> [PROBLEM STATEMENT]:
Return every line of the material exactly.

# Start of DATA TO PROCESS

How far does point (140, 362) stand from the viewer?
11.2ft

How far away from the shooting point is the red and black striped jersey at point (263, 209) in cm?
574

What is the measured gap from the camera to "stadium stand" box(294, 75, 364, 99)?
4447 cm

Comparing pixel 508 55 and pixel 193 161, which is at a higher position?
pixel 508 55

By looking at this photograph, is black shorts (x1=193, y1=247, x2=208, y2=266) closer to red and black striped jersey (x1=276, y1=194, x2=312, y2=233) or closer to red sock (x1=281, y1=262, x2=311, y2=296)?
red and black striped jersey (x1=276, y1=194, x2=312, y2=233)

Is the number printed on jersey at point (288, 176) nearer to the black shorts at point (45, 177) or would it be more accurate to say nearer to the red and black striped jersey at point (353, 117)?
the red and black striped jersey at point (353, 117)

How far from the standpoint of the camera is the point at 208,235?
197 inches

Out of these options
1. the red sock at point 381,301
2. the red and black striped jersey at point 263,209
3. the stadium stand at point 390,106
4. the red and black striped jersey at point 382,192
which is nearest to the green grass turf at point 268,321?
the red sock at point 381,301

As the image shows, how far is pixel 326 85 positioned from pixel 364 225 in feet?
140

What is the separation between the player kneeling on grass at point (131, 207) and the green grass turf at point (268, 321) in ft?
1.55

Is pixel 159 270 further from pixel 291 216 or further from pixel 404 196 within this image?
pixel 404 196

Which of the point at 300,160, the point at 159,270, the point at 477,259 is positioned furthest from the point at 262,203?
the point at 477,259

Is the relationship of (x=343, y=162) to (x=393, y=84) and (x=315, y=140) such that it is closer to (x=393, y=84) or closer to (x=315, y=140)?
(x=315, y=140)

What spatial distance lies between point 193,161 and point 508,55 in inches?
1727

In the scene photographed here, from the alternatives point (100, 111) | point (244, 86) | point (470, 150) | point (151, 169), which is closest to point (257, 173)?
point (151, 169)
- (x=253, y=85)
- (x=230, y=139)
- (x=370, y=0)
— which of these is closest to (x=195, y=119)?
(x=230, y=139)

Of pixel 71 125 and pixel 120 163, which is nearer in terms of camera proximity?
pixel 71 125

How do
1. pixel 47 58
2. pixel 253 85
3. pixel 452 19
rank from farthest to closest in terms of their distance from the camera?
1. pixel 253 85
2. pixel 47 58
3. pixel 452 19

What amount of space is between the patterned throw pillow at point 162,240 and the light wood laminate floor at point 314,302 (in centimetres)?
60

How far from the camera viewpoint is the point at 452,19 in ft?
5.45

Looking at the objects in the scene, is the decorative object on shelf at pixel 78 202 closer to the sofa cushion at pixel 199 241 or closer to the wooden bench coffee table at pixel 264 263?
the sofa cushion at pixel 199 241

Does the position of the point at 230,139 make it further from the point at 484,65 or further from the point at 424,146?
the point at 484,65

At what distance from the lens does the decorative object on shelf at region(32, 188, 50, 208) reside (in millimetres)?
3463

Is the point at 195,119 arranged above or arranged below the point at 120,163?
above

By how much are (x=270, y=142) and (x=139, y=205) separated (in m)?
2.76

# End of DATA TO PROCESS

> [RESULT OF THIS EXERCISE]:
How far does point (140, 362) stand from the viewer?
11.2ft

How far away from the shooting point is the red and black striped jersey at point (263, 209) in cm?
574

What is the measured gap from the camera to "stadium stand" box(294, 75, 364, 99)?
4447 cm

Comparing pixel 508 55 and pixel 193 161, which is at a higher position?
pixel 508 55

By looking at this photograph, is black shorts (x1=193, y1=247, x2=208, y2=266) closer to red and black striped jersey (x1=276, y1=194, x2=312, y2=233) or closer to red sock (x1=281, y1=262, x2=311, y2=296)?
red and black striped jersey (x1=276, y1=194, x2=312, y2=233)

Is the number printed on jersey at point (288, 176) nearer to the black shorts at point (45, 177) or would it be more accurate to say nearer to the red and black striped jersey at point (353, 117)?
the red and black striped jersey at point (353, 117)

How far from the standpoint of the camera is the point at 208,235?
197 inches

Out of these options
1. the red sock at point 381,301
2. the red and black striped jersey at point 263,209
3. the stadium stand at point 390,106
4. the red and black striped jersey at point 382,192
which is nearest to the green grass turf at point 268,321?
the red sock at point 381,301

As the image shows, how far is pixel 326 85 positioned from pixel 364 225 in feet?
140

What is the separation between the player kneeling on grass at point (131, 207) and the green grass turf at point (268, 321) in ft?
1.55

Is pixel 159 270 further from pixel 291 216 or further from pixel 404 196 within this image?
pixel 404 196

Which of the point at 300,160, the point at 159,270, the point at 477,259 is positioned furthest from the point at 262,203?
the point at 477,259

Is the relationship of (x=343, y=162) to (x=393, y=84) and (x=315, y=140) such that it is closer to (x=393, y=84) or closer to (x=315, y=140)?
(x=315, y=140)

What spatial distance lies between point 193,161 and point 508,55 in inches?
1727

In the scene photographed here, from the alternatives point (100, 111) | point (244, 86) | point (470, 150) | point (151, 169), which is closest to point (257, 173)?
point (151, 169)
- (x=253, y=85)
- (x=230, y=139)
- (x=370, y=0)
— which of these is closest to (x=195, y=119)?
(x=230, y=139)

Of pixel 71 125 and pixel 120 163, which is nearer in terms of camera proximity?
pixel 71 125

How do
1. pixel 47 58
2. pixel 253 85
3. pixel 452 19
rank from farthest to closest in terms of their distance from the camera?
1. pixel 253 85
2. pixel 47 58
3. pixel 452 19

What amount of space is between the patterned throw pillow at point 162,240 and the light wood laminate floor at point 314,302 (in centimetres)?
60

How far from the camera viewpoint is the point at 452,19 in ft?
5.45

Looking at the objects in the scene, is the decorative object on shelf at pixel 78 202 closer to the sofa cushion at pixel 199 241 or closer to the wooden bench coffee table at pixel 264 263?
the sofa cushion at pixel 199 241

Does the position of the point at 230,139 make it further from the point at 484,65 or further from the point at 424,146?
the point at 484,65

At what distance from the lens does the decorative object on shelf at region(32, 188, 50, 208) reside (in millimetres)?
3463

Is the point at 195,119 arranged above or arranged below the point at 120,163?
above

By how much are (x=270, y=142) and (x=139, y=205) separated (in m)?
2.76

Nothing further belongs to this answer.